▶ [TO DO] Repeat exactly the lines from the line containing "From the photographer's" to the last line of the listing, including both.

[A block of data]
━━━━━━━━━━━━━━━━━━━━━━━━━━━━━━
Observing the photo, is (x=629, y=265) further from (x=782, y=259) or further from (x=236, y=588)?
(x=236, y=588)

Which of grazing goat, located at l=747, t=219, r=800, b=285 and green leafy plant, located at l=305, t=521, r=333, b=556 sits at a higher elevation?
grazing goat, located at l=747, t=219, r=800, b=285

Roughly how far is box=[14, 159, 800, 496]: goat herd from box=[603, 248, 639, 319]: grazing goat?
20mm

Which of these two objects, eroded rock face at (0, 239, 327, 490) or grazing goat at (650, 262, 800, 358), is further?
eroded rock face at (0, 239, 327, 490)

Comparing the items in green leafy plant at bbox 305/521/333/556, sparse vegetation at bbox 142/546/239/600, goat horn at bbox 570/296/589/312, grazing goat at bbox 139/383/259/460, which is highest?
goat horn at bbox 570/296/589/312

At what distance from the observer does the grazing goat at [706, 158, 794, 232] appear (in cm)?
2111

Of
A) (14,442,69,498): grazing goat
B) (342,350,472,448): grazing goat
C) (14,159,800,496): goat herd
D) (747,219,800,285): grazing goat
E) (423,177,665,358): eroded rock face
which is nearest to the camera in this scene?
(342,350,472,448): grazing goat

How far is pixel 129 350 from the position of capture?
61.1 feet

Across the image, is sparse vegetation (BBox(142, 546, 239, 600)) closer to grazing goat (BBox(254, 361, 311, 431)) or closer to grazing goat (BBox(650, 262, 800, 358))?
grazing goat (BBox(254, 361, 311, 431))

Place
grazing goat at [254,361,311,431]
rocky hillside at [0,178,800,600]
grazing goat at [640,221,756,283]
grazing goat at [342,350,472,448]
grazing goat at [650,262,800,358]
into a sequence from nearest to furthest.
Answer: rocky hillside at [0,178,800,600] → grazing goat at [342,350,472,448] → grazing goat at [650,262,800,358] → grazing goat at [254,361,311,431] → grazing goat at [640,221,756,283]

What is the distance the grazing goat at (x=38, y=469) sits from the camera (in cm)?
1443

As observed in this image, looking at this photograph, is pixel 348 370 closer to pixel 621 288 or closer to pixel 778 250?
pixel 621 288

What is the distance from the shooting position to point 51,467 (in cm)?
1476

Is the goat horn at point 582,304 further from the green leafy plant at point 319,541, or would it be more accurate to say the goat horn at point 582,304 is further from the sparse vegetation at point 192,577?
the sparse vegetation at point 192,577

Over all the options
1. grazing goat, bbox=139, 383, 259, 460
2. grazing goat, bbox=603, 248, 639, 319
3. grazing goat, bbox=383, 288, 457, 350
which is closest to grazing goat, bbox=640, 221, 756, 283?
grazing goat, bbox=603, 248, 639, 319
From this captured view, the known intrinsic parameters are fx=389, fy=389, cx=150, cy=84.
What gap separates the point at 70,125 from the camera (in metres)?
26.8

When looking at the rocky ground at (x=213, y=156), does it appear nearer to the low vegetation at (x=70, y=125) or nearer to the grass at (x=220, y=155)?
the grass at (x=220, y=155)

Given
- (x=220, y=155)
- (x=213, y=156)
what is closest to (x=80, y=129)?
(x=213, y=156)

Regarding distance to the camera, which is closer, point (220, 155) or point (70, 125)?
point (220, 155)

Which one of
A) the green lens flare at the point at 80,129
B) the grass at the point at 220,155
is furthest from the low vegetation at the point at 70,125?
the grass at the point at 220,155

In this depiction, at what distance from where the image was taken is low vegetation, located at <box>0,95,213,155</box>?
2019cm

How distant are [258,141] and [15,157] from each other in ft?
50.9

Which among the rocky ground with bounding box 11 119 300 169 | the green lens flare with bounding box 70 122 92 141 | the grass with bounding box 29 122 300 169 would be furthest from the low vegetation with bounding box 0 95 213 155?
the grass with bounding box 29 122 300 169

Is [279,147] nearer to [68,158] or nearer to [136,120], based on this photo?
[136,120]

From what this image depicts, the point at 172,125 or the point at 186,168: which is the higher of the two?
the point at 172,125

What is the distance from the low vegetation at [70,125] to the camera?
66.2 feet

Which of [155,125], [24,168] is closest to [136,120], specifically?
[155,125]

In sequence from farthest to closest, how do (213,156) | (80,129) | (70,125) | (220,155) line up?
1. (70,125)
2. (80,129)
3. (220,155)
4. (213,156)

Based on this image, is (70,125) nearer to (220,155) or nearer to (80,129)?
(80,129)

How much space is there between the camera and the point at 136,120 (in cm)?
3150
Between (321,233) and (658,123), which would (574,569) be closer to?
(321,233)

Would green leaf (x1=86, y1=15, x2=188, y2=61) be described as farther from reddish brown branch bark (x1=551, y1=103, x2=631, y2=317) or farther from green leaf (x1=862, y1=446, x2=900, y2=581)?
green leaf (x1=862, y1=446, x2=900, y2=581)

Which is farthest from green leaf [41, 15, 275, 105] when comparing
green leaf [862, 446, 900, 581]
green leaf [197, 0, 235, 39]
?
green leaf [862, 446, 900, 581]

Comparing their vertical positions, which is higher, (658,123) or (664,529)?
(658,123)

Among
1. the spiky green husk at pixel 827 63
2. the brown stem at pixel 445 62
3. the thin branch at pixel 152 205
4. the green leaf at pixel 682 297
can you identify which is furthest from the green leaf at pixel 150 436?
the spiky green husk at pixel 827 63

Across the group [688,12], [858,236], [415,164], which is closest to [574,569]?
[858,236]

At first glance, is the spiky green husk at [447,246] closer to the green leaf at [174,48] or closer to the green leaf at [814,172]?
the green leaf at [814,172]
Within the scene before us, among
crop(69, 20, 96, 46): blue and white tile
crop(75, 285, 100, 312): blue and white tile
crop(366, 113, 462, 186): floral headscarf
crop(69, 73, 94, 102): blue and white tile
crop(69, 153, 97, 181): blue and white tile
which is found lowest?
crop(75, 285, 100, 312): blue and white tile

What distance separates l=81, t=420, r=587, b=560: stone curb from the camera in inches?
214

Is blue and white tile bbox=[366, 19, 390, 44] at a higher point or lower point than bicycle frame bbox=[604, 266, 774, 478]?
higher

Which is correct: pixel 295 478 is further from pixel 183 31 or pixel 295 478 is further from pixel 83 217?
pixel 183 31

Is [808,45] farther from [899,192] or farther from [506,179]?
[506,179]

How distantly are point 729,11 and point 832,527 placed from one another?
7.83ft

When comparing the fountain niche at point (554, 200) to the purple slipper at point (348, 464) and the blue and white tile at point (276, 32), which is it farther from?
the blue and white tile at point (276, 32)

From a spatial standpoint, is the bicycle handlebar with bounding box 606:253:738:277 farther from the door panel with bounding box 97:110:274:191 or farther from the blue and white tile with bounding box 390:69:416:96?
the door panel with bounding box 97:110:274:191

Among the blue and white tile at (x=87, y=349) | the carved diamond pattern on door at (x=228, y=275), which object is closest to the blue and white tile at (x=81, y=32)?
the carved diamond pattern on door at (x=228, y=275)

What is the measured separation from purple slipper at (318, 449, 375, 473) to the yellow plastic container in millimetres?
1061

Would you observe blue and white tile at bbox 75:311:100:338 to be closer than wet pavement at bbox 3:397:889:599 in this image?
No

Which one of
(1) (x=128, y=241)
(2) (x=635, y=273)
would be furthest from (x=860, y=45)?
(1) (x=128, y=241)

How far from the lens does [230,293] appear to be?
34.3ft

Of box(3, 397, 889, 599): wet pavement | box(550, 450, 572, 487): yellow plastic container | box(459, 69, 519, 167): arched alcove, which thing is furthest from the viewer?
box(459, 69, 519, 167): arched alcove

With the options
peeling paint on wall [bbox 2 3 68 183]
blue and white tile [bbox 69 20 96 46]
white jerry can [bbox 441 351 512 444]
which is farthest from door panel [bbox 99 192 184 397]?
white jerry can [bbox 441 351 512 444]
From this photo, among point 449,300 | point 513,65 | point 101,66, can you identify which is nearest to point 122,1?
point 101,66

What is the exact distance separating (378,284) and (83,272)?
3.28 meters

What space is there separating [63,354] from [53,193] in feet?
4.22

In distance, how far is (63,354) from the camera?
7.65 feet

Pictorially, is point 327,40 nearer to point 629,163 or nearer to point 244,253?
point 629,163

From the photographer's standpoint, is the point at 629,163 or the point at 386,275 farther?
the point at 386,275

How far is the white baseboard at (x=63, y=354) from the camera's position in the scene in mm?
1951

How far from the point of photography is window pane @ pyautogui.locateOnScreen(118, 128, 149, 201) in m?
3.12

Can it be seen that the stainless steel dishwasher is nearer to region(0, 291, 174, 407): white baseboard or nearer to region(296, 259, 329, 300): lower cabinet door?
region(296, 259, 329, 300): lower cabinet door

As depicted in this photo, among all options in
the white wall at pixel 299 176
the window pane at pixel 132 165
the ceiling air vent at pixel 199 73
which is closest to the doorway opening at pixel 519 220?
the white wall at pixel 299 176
━━━━━━━━━━━━━━━━━━━━━━━━━━━━━━
▶ [SOLUTION FOR THIS EXERCISE]
From the photographer's standpoint, is the point at 629,163 or the point at 386,275 farther?
the point at 386,275

How far is the white baseboard at (x=63, y=354) from the camera's position in the scene in mm?
1951

How far from the point of photography is window pane @ pyautogui.locateOnScreen(118, 128, 149, 201) in m?
3.12

Can it be seen that the stainless steel dishwasher is nearer to region(0, 291, 174, 407): white baseboard or nearer to region(296, 259, 329, 300): lower cabinet door?
region(296, 259, 329, 300): lower cabinet door

As depicted in this photo, among all options in
the white wall at pixel 299 176
the window pane at pixel 132 165
the ceiling air vent at pixel 199 73
which is closest to the doorway opening at pixel 519 220?
the white wall at pixel 299 176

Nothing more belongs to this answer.